§ **Source extract**:

Tuesday, 27 April 2010

"The fault, dear Brutus, is not in our stars, But in ourselves."

About as close to a contemporary US version of Ghostwatch as you can get (it even went out on October 31st!), Without Warning is another wonderful 'live' TV event from 1994 that depicts a special news bulletin covering the aftermath of a sudden, unexpected meteorite impact.

As the story progresses, it transpires that the seemingly calculated trajectory of this rogue asteroid may not have been a naturally-occurring event as first thought, but in fact directly influenced by extraterrestrials.

Hosted by veteran American journalist and news anchorman, Sander Vanocur and Malcolm in the Middle regular, Jane Kaczmarek, this one-off drama special cleverly begins with a fake murder-mystery show entitled Without Warning which is then interrupted by a special news bulletin. Reporters from all over the globe cover the event as it happens, while Pascoe/Silvestri-like experts exchange theories and insults over live tele-link in the studio.

Overall, Without Warning is wonderfully melodramatic, over-the-top, and fun to watch. With a cast much larger than Ghostwatch (featuring guest appearances from scientist/author, Arthur C. Clarke and popular Star Trek: The Next Generation actor, John de Lancie), understandably, there are times when some of the acting falls short of perfection, but like our very own Parky, Sander Vanocur skillfully holds the whole thing together - bringing a reliable, warm voice of reason to the increasingly-spectacular proceedings.

Intriguingly, at first glance, the plot seems to have been inspired by the real-life Shoemaker Levy 9 event which occurred roughly around the same time the film was released- when a huge fragmented comet slammed into Jupiter, creating some impact zones that were larger than the Earth itself. I remember, back in the day, the BBC ran some great short films on the subject - featuring an array of fantastically spooky music as provided by The Orb.

Believe it or not, this film is even more difficult to track down on VHS/DVD than Ghostwatch..! However, you might be able to track down a copy online if you look hard enough. I recall first catching the film on Sky Movies many years ago, having been trailed using next to nothing but micro-snippets of footage. Spooky, but effective!

Monday, 26 April 2010

Shivers #29

"The gullibility of the Great British Public comes under the microscope as we look back at BBCtv's Ghostwatch..."

Did you know the May 1996 edition of Shivers magazine featured a three-page article on Ghostwatch? Well, you do now!

Written by Jonathan Rigby, the article explores the unique and unprecedented reaction from viewers who believed the show was happening for real, interspersed with thoughts from writer/co-creator, Stephen Volk, and other members of the cast and crew. If you can track down a copy, I highly recommend it.

§ **Excerpted data**:
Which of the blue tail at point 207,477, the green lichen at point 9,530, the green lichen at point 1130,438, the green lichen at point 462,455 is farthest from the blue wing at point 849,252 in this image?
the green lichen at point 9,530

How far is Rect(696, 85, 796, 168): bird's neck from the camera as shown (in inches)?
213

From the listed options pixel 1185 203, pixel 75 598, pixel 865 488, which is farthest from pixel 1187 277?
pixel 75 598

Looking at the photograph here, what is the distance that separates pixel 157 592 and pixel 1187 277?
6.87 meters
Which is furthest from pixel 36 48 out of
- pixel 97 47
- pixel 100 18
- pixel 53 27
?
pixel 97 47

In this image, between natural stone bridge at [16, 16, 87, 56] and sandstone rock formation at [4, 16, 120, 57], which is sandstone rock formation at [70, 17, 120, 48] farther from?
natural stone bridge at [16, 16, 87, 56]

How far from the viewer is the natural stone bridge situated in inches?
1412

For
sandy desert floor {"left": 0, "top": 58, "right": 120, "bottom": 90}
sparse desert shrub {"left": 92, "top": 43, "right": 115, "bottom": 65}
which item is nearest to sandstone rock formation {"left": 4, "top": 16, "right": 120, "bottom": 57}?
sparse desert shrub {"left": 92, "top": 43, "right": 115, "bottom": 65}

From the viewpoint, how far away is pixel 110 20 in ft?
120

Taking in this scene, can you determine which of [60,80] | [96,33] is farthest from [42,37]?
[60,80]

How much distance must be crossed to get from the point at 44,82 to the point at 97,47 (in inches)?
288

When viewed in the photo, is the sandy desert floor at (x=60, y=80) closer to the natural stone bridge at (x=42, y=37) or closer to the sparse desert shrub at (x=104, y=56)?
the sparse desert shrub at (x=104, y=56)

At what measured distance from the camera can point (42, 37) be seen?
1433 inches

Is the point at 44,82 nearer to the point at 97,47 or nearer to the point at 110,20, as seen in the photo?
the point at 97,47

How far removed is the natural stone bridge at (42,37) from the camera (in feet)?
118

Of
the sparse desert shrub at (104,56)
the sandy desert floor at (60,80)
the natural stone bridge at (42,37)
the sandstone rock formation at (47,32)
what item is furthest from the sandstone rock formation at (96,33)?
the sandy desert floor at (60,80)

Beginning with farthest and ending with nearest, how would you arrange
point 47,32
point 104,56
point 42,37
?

§ **Problem to work on**:
Please update the part of the blog extract that opens with "Tuesday, 27 April" and closes with "influenced by extraterrestrials.", writing it out again with "asteroid" in place of "meteorite".

§ **Complete answer**:
Tuesday, 27 April 2010

"The fault, dear Brutus, is not in our stars, But in ourselves."

About as close to a contemporary US version of Ghostwatch as you can get (it even went out on October 31st!), Without Warning is another wonderful 'live' TV event from 1994 that depicts a special news bulletin covering the aftermath of a sudden, unexpected asteroid impact.

As the story progresses, it transpires that the seemingly calculated trajectory of this rogue asteroid may not have been a naturally-occurring event as first thought, but in fact directly influenced by extraterrestrials.